Excerpts from a spatial reasoning dataset:
==========

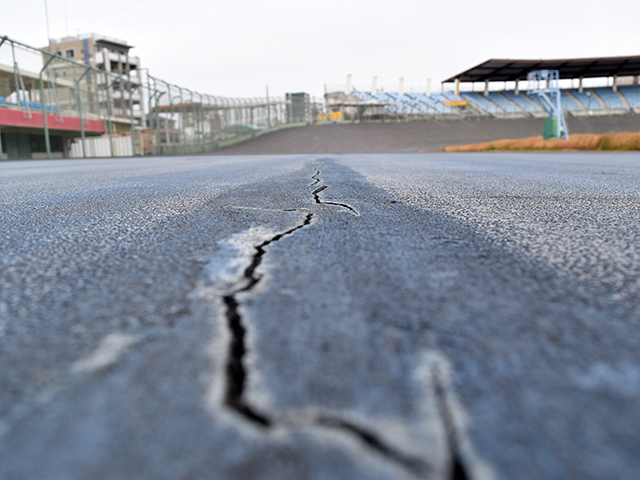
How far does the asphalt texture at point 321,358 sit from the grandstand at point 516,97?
1448 inches

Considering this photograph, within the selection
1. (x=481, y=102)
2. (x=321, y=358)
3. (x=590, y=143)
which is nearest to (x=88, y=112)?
(x=590, y=143)

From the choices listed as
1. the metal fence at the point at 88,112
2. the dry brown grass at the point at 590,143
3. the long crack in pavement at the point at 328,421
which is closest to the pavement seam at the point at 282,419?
the long crack in pavement at the point at 328,421

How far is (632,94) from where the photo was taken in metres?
35.8

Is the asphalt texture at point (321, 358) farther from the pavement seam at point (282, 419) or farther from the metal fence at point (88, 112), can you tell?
the metal fence at point (88, 112)

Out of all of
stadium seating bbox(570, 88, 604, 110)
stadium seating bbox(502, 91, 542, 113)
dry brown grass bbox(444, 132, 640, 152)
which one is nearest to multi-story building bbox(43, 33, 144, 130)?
dry brown grass bbox(444, 132, 640, 152)

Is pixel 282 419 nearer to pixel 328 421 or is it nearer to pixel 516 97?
pixel 328 421

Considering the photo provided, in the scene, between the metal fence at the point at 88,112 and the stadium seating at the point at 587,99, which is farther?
the stadium seating at the point at 587,99

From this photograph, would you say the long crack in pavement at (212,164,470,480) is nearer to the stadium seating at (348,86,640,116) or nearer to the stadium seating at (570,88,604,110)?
the stadium seating at (348,86,640,116)

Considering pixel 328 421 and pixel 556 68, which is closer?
pixel 328 421

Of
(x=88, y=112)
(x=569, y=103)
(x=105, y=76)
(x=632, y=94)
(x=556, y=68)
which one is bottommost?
(x=88, y=112)

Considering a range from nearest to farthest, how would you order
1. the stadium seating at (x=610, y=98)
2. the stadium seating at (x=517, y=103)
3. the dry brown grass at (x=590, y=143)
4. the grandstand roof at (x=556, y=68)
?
the dry brown grass at (x=590, y=143) → the grandstand roof at (x=556, y=68) → the stadium seating at (x=610, y=98) → the stadium seating at (x=517, y=103)

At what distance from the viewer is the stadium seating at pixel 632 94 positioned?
3478cm

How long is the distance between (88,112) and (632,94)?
39079 mm

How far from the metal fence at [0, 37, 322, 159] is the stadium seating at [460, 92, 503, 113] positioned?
2021 centimetres
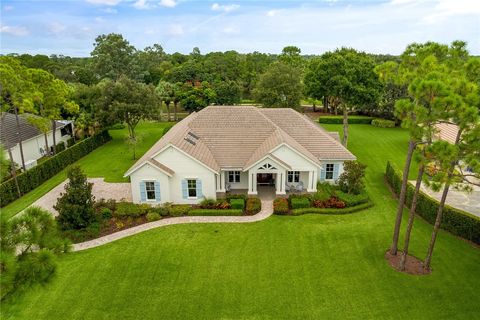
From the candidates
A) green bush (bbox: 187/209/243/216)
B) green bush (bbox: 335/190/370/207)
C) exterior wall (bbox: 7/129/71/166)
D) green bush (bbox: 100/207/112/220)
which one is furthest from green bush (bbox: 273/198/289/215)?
exterior wall (bbox: 7/129/71/166)

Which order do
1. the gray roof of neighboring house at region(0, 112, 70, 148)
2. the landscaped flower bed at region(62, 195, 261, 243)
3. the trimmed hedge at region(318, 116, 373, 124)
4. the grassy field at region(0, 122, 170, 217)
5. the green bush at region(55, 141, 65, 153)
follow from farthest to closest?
the trimmed hedge at region(318, 116, 373, 124) → the green bush at region(55, 141, 65, 153) → the gray roof of neighboring house at region(0, 112, 70, 148) → the grassy field at region(0, 122, 170, 217) → the landscaped flower bed at region(62, 195, 261, 243)

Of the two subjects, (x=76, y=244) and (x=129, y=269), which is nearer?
(x=129, y=269)

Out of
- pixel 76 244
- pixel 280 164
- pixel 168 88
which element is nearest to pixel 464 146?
pixel 280 164

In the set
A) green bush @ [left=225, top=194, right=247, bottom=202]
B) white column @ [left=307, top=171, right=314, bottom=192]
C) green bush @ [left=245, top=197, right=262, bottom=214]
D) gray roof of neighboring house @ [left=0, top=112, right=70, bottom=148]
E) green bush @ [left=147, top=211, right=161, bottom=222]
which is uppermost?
gray roof of neighboring house @ [left=0, top=112, right=70, bottom=148]

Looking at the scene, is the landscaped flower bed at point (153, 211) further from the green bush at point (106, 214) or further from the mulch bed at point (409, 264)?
the mulch bed at point (409, 264)

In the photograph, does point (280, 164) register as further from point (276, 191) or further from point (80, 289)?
point (80, 289)

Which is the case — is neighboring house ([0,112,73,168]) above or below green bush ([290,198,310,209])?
above

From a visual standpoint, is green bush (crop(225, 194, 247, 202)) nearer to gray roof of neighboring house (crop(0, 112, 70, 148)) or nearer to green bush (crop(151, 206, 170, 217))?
green bush (crop(151, 206, 170, 217))

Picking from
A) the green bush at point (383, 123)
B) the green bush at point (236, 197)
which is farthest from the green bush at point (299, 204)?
the green bush at point (383, 123)
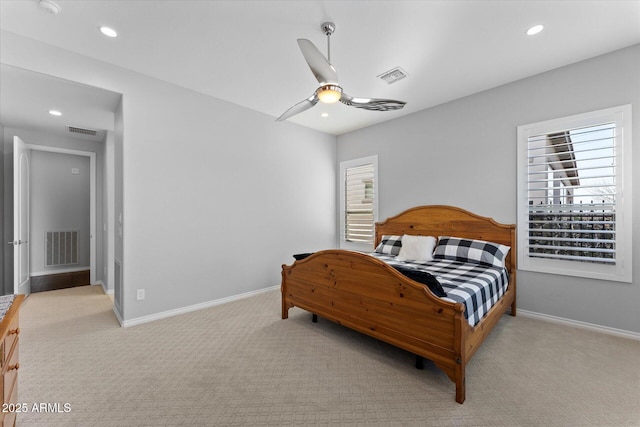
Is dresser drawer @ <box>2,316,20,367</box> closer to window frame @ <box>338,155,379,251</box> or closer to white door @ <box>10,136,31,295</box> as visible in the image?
white door @ <box>10,136,31,295</box>

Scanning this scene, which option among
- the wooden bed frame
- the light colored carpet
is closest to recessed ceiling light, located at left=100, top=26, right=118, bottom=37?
the wooden bed frame

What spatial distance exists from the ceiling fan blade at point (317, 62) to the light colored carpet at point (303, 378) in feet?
7.64

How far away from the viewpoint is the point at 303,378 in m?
2.05

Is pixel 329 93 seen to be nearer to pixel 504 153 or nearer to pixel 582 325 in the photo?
pixel 504 153

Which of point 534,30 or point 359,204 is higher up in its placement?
point 534,30

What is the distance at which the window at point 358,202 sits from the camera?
486 cm

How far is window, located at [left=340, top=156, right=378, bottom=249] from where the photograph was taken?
486 cm

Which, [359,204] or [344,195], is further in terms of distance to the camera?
[344,195]

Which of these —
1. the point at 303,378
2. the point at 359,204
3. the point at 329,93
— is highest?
the point at 329,93

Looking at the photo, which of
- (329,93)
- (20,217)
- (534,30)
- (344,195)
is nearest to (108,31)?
(329,93)

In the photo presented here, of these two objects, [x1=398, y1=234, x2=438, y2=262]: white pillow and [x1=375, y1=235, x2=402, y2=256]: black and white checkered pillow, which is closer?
[x1=398, y1=234, x2=438, y2=262]: white pillow

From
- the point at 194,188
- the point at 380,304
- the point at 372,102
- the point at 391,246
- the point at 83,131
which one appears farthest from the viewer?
the point at 83,131

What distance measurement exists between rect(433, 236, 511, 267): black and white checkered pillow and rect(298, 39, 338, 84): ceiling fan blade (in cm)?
246

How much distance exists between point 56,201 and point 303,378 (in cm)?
602
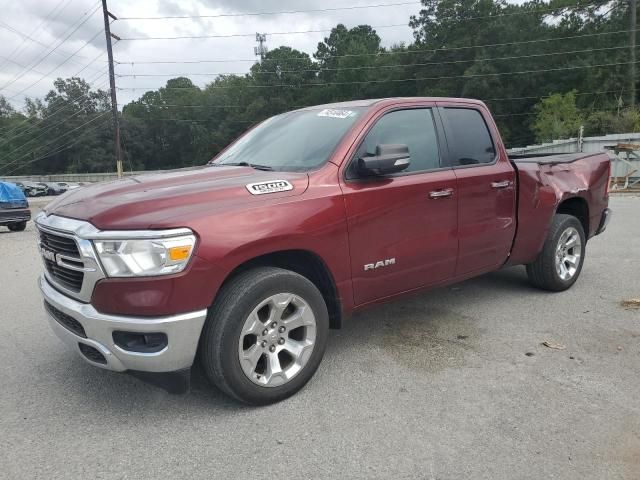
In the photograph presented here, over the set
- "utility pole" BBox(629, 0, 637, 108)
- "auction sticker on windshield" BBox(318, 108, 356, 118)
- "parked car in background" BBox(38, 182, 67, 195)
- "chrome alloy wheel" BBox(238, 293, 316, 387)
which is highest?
"utility pole" BBox(629, 0, 637, 108)

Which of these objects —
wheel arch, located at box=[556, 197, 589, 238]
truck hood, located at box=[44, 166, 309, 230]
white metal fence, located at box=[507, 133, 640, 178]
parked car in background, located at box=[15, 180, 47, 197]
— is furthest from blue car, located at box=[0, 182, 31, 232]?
parked car in background, located at box=[15, 180, 47, 197]

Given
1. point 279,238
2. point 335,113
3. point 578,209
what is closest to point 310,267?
point 279,238

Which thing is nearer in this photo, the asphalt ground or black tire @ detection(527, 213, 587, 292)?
the asphalt ground

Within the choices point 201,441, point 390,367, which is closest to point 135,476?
point 201,441

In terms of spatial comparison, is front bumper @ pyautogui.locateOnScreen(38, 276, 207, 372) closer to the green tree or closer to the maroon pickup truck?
the maroon pickup truck

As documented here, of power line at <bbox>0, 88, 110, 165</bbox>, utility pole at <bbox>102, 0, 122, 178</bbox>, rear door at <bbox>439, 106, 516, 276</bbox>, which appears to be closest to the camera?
rear door at <bbox>439, 106, 516, 276</bbox>

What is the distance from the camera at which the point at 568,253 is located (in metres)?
5.36

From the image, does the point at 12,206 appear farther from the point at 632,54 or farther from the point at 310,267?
the point at 632,54

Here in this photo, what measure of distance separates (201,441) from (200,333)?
0.58 m

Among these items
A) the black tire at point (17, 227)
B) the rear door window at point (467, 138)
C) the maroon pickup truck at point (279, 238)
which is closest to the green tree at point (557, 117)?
the black tire at point (17, 227)

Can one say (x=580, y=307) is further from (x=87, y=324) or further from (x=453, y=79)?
(x=453, y=79)

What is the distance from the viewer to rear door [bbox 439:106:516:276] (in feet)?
13.5

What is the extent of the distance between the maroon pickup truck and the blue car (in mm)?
10665

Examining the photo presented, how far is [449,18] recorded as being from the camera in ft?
198
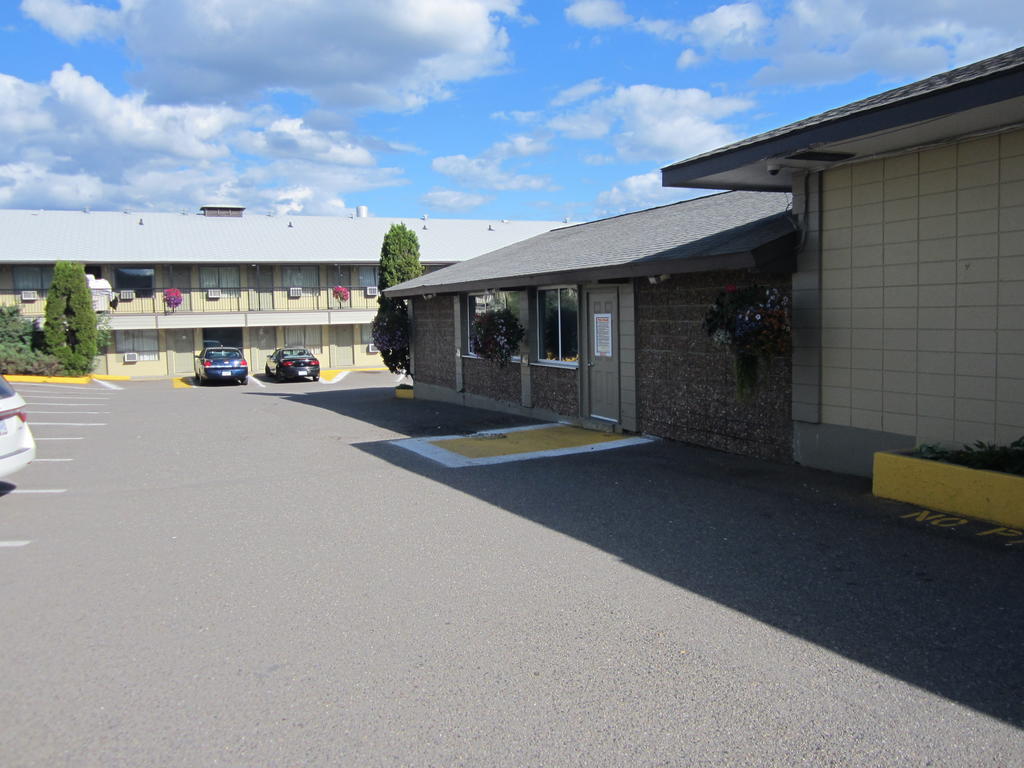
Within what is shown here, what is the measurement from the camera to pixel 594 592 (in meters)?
5.76

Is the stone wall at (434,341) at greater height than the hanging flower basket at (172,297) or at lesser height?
lesser

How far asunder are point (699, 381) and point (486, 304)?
284 inches

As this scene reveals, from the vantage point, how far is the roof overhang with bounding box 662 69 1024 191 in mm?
6738

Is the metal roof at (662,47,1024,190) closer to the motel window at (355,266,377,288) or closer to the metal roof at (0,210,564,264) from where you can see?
the metal roof at (0,210,564,264)

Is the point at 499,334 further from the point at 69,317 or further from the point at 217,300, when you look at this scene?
the point at 217,300

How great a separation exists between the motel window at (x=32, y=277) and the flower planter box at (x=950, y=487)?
35179mm

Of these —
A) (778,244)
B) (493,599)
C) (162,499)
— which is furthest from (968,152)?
(162,499)

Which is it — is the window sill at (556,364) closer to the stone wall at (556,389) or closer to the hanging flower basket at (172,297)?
the stone wall at (556,389)

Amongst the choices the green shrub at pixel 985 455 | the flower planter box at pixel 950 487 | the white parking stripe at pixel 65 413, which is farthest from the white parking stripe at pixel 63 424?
the green shrub at pixel 985 455

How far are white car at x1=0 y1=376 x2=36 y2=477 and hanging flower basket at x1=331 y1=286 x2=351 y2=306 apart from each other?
28.8 meters

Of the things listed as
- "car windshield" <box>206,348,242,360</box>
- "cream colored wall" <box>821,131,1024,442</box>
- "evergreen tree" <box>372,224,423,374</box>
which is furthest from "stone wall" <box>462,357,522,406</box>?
"car windshield" <box>206,348,242,360</box>

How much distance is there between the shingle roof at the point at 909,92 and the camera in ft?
22.4

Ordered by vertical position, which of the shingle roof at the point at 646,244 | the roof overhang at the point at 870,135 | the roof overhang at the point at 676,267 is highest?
the roof overhang at the point at 870,135

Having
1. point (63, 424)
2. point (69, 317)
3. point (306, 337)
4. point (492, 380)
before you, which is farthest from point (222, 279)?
point (492, 380)
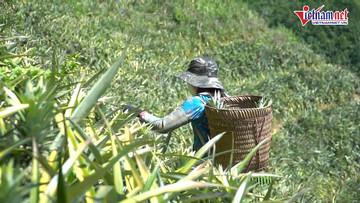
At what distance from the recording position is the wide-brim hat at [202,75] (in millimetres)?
4301

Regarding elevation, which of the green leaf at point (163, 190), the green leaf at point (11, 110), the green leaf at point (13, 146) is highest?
the green leaf at point (11, 110)

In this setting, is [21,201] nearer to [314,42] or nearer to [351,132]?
[351,132]

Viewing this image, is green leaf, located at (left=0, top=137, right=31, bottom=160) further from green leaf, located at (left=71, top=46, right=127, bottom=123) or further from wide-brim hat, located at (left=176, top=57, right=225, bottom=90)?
wide-brim hat, located at (left=176, top=57, right=225, bottom=90)

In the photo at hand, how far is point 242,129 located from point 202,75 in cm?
65

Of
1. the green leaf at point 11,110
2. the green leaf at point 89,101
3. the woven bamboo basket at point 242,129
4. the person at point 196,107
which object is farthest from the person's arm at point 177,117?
the green leaf at point 11,110

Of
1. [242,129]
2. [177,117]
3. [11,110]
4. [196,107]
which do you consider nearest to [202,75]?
[196,107]

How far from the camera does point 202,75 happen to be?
173 inches

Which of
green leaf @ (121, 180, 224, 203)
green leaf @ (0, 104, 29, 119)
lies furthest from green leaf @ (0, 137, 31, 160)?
green leaf @ (121, 180, 224, 203)

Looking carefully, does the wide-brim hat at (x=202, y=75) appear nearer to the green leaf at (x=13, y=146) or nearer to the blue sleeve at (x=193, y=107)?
the blue sleeve at (x=193, y=107)

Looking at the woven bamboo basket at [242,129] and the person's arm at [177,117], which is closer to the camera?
the woven bamboo basket at [242,129]

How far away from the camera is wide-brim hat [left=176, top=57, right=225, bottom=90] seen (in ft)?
14.1

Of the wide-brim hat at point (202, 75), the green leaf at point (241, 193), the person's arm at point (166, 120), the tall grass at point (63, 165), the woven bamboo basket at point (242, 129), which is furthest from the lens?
the wide-brim hat at point (202, 75)

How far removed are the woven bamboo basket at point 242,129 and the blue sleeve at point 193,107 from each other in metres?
0.13

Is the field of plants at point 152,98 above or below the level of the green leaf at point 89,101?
below
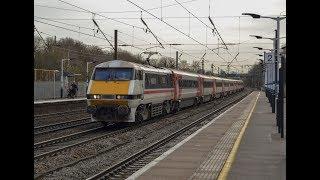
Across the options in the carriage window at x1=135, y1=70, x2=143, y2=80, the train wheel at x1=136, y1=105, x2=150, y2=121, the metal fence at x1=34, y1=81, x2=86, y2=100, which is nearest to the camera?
the carriage window at x1=135, y1=70, x2=143, y2=80

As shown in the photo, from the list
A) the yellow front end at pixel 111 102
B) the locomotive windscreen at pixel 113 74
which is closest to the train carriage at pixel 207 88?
the locomotive windscreen at pixel 113 74

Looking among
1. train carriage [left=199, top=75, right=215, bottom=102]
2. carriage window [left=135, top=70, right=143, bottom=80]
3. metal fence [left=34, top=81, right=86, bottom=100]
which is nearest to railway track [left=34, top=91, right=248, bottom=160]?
carriage window [left=135, top=70, right=143, bottom=80]

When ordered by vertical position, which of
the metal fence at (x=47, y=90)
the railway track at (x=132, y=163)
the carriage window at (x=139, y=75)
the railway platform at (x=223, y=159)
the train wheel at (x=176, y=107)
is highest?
the carriage window at (x=139, y=75)

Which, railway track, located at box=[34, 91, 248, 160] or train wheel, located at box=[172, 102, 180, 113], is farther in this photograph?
train wheel, located at box=[172, 102, 180, 113]

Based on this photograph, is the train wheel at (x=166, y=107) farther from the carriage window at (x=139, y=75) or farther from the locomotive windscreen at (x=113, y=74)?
the locomotive windscreen at (x=113, y=74)

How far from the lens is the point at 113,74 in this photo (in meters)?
19.8

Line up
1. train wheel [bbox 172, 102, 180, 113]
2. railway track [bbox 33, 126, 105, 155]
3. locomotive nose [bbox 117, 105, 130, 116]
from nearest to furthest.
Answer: railway track [bbox 33, 126, 105, 155] → locomotive nose [bbox 117, 105, 130, 116] → train wheel [bbox 172, 102, 180, 113]

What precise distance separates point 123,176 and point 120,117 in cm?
920

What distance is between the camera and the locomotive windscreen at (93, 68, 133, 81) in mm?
19625

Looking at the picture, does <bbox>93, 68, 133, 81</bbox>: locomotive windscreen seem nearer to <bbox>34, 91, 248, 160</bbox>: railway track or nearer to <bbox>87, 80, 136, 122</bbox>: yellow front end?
<bbox>87, 80, 136, 122</bbox>: yellow front end

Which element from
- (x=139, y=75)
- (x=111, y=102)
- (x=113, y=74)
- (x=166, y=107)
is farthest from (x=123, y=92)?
(x=166, y=107)

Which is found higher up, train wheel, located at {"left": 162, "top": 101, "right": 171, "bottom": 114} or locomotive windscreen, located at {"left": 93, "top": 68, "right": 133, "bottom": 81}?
locomotive windscreen, located at {"left": 93, "top": 68, "right": 133, "bottom": 81}

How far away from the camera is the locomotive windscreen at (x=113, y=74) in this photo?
1962cm
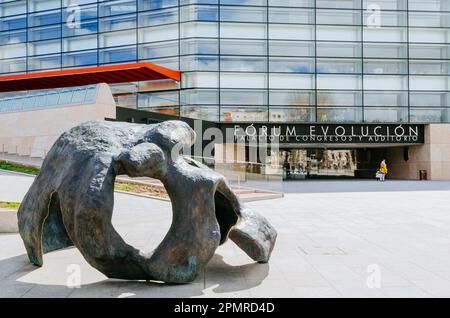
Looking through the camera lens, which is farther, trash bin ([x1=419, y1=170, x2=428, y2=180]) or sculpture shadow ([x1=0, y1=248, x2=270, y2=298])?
trash bin ([x1=419, y1=170, x2=428, y2=180])

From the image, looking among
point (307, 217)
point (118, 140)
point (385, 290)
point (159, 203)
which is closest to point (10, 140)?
point (159, 203)

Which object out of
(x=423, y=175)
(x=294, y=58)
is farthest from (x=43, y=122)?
(x=423, y=175)

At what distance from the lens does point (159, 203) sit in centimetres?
1325

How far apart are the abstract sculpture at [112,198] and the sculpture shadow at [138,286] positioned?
5.3 inches

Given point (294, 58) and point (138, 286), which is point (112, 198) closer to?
point (138, 286)

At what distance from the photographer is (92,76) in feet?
95.3

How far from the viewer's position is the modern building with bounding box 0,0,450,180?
29.0 meters

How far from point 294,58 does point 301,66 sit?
877 mm

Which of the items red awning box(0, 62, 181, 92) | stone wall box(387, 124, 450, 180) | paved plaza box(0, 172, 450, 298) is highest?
red awning box(0, 62, 181, 92)

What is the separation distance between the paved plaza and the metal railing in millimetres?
12366

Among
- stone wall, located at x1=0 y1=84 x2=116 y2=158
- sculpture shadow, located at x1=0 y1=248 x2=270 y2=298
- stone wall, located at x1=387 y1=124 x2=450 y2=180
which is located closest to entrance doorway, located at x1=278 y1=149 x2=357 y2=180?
stone wall, located at x1=387 y1=124 x2=450 y2=180

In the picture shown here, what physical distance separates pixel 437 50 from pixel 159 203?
93.9 ft

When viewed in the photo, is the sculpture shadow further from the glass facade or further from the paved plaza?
the glass facade

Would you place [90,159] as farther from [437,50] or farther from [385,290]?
[437,50]
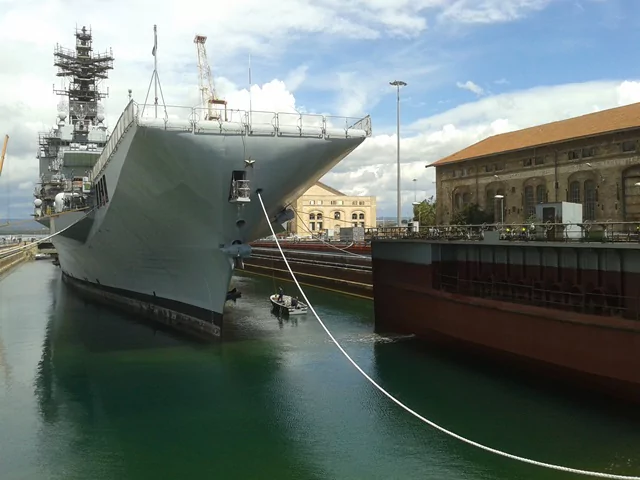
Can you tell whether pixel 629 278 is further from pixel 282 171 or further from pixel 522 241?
pixel 282 171

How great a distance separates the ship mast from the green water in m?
26.2

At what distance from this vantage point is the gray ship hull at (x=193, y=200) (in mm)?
16328

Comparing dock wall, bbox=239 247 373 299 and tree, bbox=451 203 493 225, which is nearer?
dock wall, bbox=239 247 373 299

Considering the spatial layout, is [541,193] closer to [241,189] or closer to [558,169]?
[558,169]

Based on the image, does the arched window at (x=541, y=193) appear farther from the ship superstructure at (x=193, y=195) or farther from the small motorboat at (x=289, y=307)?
the ship superstructure at (x=193, y=195)

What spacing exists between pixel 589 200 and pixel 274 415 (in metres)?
30.7

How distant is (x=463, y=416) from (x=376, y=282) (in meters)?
11.8

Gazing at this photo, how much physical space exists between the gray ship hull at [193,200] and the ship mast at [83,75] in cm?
2237

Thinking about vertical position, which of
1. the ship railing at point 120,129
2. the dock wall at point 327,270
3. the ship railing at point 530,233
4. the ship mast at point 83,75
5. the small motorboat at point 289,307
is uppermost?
the ship mast at point 83,75

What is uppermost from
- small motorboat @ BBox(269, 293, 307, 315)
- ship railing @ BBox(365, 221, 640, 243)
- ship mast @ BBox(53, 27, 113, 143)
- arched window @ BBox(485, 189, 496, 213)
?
ship mast @ BBox(53, 27, 113, 143)

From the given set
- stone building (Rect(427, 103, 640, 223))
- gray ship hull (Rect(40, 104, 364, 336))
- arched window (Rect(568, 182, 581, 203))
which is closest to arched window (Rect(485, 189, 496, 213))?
stone building (Rect(427, 103, 640, 223))

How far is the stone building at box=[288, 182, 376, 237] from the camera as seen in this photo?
90938 mm

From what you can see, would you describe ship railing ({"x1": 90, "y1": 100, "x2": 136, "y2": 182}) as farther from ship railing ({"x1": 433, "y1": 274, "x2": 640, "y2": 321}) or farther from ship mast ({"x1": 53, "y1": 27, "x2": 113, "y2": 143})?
ship mast ({"x1": 53, "y1": 27, "x2": 113, "y2": 143})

==========

Objective:
Retype the records word for word, starting with the line that contains "What precise distance" and continuing through the line that contains "29.0 meters", with both of those lines included. Leave the pictures out of your copy.

Answer:
What precise distance separates point 123,176 and point 120,117 in cm?
920

What distance is between the camera and the locomotive windscreen at (93, 68, 133, 81) in mm?
19625

Looking at the picture, does <bbox>93, 68, 133, 81</bbox>: locomotive windscreen seem nearer to <bbox>34, 91, 248, 160</bbox>: railway track or nearer to <bbox>87, 80, 136, 122</bbox>: yellow front end?
<bbox>87, 80, 136, 122</bbox>: yellow front end

Which element from
- (x=139, y=75)
- (x=111, y=102)
- (x=113, y=74)
- (x=166, y=107)
is farthest from (x=123, y=92)?
(x=166, y=107)

Which is found higher up, train wheel, located at {"left": 162, "top": 101, "right": 171, "bottom": 114} or locomotive windscreen, located at {"left": 93, "top": 68, "right": 133, "bottom": 81}?
locomotive windscreen, located at {"left": 93, "top": 68, "right": 133, "bottom": 81}

How far away from the camera is the locomotive windscreen at (x=113, y=74) in this photo?
1962cm
Looking through the camera lens, which is farther, trash bin ([x1=419, y1=170, x2=428, y2=180]) or sculpture shadow ([x1=0, y1=248, x2=270, y2=298])?
trash bin ([x1=419, y1=170, x2=428, y2=180])

From the image, looking among
point (307, 217)
point (118, 140)
point (385, 290)
point (159, 203)
which is closest to point (10, 140)?
point (159, 203)

Which object out of
(x=423, y=175)
(x=294, y=58)
is farthest from (x=43, y=122)?
(x=423, y=175)

At what distance from the lens does point (159, 203) sit in centimetres?
1325

How far apart are the abstract sculpture at [112,198] and the sculpture shadow at [138,286] positioned?
5.3 inches

Given point (294, 58) and point (138, 286), which is point (112, 198) closer to?
point (138, 286)

At what distance from the photographer is (92,76) in feet?
95.3

How far from the viewer's position is the modern building with bounding box 0,0,450,180?
29.0 meters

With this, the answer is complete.